Autonomia ed indipendenza significa anche “sostenibilità” di un progetto di informatizzazione. È agevole comprendere quali siano le conseguenza di sistemi dati agli uffici “a singhiozzo”, offerti e ritirati, e quanto l’assenza di continuità possa incidere sul quotidiano: il monitoraggio della sufficienza e costanza di risorse è un‘altro punto su cui il Csm e l’ANM devono prestare massimo impegno.

Va anche tenuto conto della circostanza che spesso le risorse per l’informatizzazione provengono da fondi europei e pertanto sono disponibili solo per determinate regioni obiettivo, il che crea delle inevitabili sperequazioni tra uffici giudiziari a cui va trovato rimedio.

d) Contratti di manutenzione e ditte esterne

Il punto dell’assistenza è l’altro dei nodi più complessi da sciogliere: l’incremento delle novità informatiche ha profondamente legato l’esercizio della giurisdizione all’efficienza dell’assistenza e questo dato non si armonizza facilmente con la scelta ministeriale di affidare l’assistenza a imprese esterne.

Tale scelta, si può affermare chiaramente, si è rivelata fallimentare e foriera di complicazioni, anche per la mancanza delle informazioni di base; in effetti con questo sistema l’ufficio destinatario del servizio diviene “terzo” rispetto ad un contratto da lui non controllabile e che nemmeno conosce nei contenuti; l’impossibilità di un contatto diretto con i soggetti dell’ assistenza rende obbligatorio, per qualsiasi evenienza, il passaggio per il CISIA locale, le cui risorse sono fra l’altro costantemente ridimensionate, ed alla cui diligenza è, per la metà, connessa l’efficienza della giustizia.

A questa ovvia preoccupazione se ne aggiunge una ulteriore, intimamente legata alla necessità che non si creino monopoli in relazione all’assistenza, in quanto è evidente che se tutto il funzionamento del sistema giudiziario, in termini di assistenza, dovesse ridursi in mano ad un solo soggetto contrattuale, si determinerebbe un insanabile vulnus per l’esercizio della giurisdizione.

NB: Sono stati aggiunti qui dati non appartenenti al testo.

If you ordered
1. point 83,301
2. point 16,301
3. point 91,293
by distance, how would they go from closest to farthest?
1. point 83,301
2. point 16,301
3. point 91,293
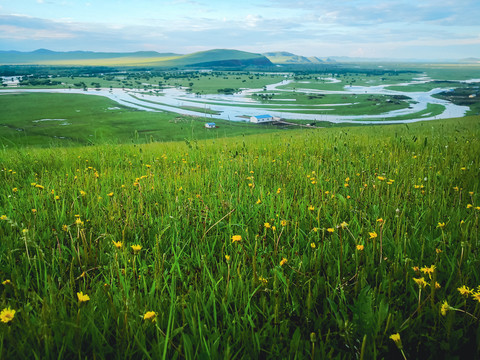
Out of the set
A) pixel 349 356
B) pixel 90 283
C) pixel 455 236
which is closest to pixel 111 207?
pixel 90 283

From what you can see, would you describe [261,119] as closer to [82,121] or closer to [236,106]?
[236,106]

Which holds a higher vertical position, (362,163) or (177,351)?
(362,163)

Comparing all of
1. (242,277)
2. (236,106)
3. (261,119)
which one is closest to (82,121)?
(261,119)

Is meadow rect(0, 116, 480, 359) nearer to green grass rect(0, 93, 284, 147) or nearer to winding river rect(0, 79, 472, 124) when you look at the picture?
green grass rect(0, 93, 284, 147)

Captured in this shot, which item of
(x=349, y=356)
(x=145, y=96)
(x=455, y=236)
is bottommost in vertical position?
(x=349, y=356)

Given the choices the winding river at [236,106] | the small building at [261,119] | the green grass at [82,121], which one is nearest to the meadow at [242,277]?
the green grass at [82,121]

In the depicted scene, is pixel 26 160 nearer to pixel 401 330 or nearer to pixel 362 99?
pixel 401 330

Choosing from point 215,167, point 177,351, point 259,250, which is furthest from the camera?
point 215,167

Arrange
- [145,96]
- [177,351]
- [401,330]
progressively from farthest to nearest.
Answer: [145,96] < [401,330] < [177,351]
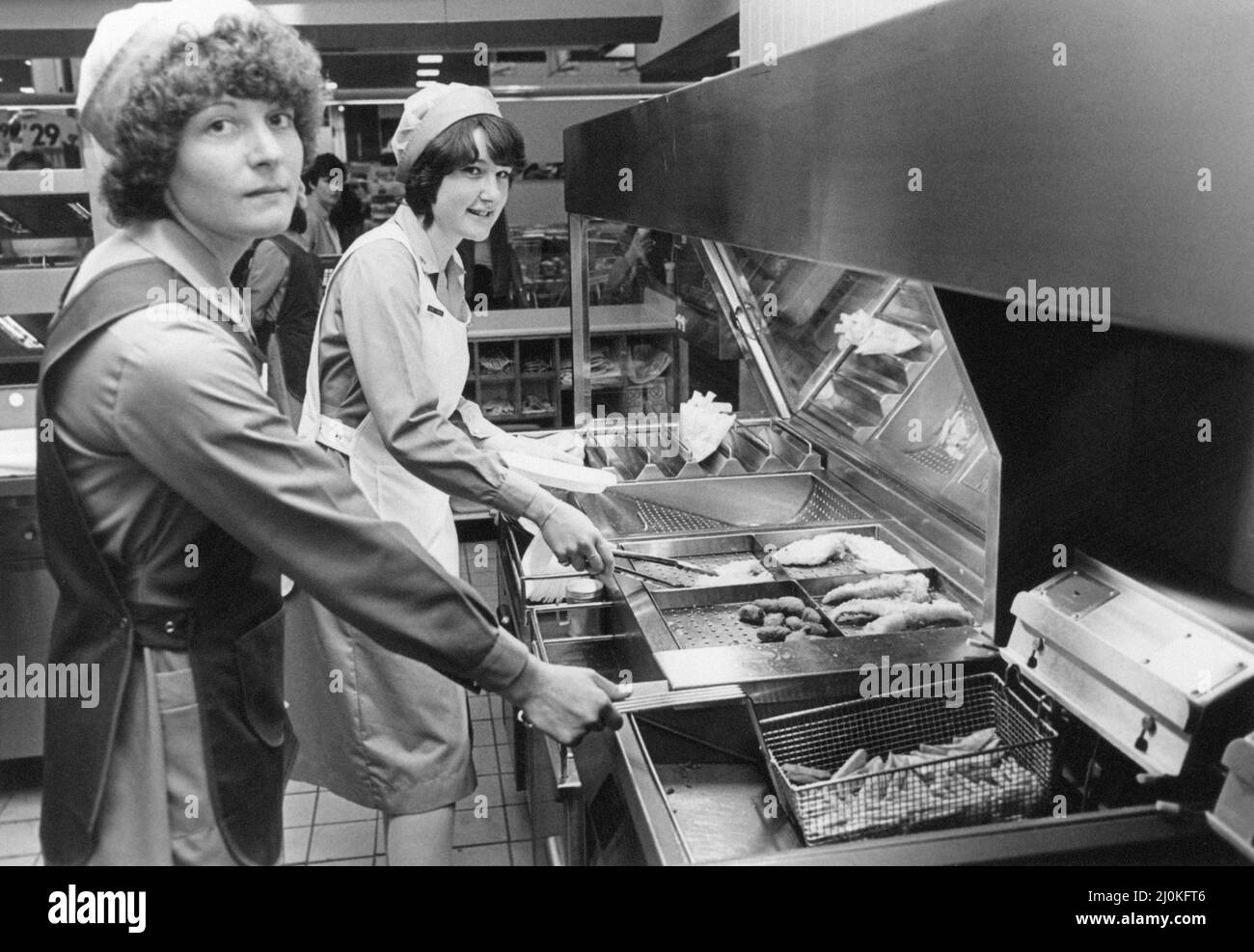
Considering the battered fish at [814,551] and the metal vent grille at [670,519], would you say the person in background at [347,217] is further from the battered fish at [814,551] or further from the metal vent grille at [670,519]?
the battered fish at [814,551]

La partecipazione nella elaborazione dei capitolati delle gare per la manutenzione dei sistemi è quindi un altro spazio che il CSM deve necessariamente recuperare. Sul punto non si può che accogliere con favore la recente scelta del DGSIA di modificare la strutturazione delle competenze sui servizi, opzione che sicuramente si presenta maggiormente rassicurante per le ragioni indicate.

e) Infrastrutture

Le infrastrutture sono il prius materiale e logico per un efficiente sviluppo dell’informatizzazione. Su questo specifico punto il controllo e la vigilanza del CSM devono essere costanti e continui. Si tratta, è vero di competenza esclusiva del Ministero, ma è di tutta evidenza che le disfunzioni su reti, la perdita di dati causata da server obsoleti, la lentezza del funzionamento del sistema, non sono solo vicende amministrative, ma episodi che incidono e limitano l’autonomo esercizio della giurisdizione.

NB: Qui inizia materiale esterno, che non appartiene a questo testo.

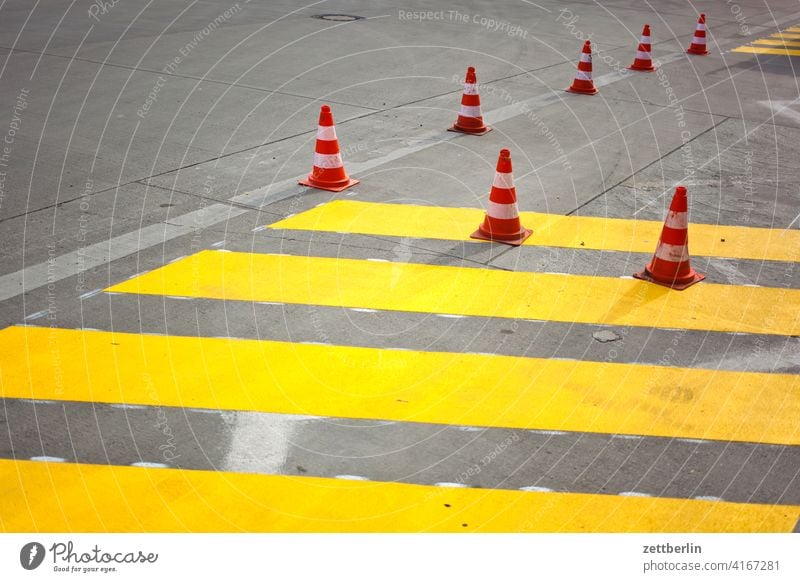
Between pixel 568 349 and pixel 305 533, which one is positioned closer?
pixel 305 533

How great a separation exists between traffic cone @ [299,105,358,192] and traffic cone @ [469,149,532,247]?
164 centimetres

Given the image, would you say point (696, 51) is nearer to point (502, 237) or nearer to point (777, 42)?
point (777, 42)

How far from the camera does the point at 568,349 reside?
556cm

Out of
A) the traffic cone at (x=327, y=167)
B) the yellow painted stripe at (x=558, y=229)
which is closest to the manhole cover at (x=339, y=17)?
the traffic cone at (x=327, y=167)

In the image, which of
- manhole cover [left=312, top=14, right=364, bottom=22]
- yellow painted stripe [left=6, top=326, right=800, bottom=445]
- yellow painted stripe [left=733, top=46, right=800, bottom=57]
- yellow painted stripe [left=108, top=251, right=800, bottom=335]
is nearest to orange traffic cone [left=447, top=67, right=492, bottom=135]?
yellow painted stripe [left=108, top=251, right=800, bottom=335]

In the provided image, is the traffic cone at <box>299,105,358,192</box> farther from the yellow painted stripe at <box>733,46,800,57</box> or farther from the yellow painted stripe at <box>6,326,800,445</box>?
the yellow painted stripe at <box>733,46,800,57</box>

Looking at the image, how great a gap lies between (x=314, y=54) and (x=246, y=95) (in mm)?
3001

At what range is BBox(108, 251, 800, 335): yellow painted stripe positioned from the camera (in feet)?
19.7

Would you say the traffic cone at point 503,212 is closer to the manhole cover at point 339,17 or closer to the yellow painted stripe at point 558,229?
the yellow painted stripe at point 558,229

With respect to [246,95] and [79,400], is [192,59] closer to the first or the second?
[246,95]

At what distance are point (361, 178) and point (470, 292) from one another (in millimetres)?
2666

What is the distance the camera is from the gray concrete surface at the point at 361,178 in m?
4.47

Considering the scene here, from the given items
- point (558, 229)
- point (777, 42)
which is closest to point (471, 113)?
point (558, 229)

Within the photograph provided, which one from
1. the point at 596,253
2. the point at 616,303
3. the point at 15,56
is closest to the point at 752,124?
the point at 596,253
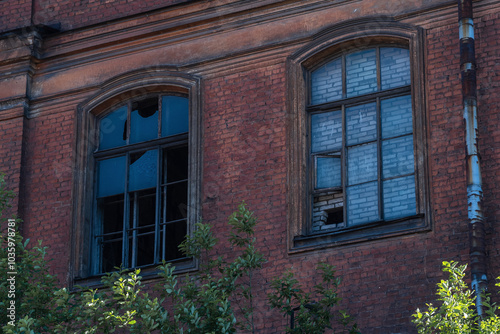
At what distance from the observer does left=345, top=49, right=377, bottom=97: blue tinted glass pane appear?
52.4 feet

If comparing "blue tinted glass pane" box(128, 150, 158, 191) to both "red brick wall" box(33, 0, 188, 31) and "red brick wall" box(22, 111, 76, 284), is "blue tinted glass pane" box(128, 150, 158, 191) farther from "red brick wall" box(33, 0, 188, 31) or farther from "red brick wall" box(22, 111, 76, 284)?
"red brick wall" box(33, 0, 188, 31)

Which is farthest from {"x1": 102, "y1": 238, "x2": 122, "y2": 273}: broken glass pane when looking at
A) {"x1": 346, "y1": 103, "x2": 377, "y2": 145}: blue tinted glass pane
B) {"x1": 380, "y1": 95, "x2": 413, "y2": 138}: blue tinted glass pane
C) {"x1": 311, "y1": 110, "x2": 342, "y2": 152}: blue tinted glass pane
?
{"x1": 380, "y1": 95, "x2": 413, "y2": 138}: blue tinted glass pane

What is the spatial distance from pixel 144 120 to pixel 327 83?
2.70 meters

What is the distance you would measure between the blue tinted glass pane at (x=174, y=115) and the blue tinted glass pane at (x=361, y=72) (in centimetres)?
229

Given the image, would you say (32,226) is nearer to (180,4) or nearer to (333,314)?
(180,4)

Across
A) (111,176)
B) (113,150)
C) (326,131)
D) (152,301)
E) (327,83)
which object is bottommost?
(152,301)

Le allarmate considerazioni che precedono sulle notevoli interferenze con l’autonomia ed indipendenza della giurisdizione non devono indurre a ritenere che il processo di informatizzazione del settore penale sia evitabile o, peggio, vada ostacolato. Si tratta invece di far crescere consapevolezza ed impegno, verso una governance partecipata di questi ineludibili processi di cambiamento, tenendo altresì conto che occorre fare i conti con i tempi con cui DGSIA è in grado di gestire l’innovazione, in conseguenza delle regole e dei vincoli, anche di normativa europea, che cadenzano l’azione amministrativa del Ministero per adeguare e completare il sistema. Il tempo necessario all’espletamento delle gare d’appalto rischia spesso di consegnare agli uffici sistemi in parte già superati rispetto alle esigenze degli uffici monitorate in fase di progettazione. Solo prendendo atto di questo ulteriore limite potremo contribuire alla governance con senso di concretezza e realismo.

8. Conclusioni e proposte operative

Da tutto quanto fin qui rassegnato è ormai evidente che la salvaguardia dell’autonomia e della indipendenza sono strettamente connessi a come saranno progettati, realizzati e gestiti i sistemi e nessuno dei soggetti coinvolti può evitare di fare la sua parte.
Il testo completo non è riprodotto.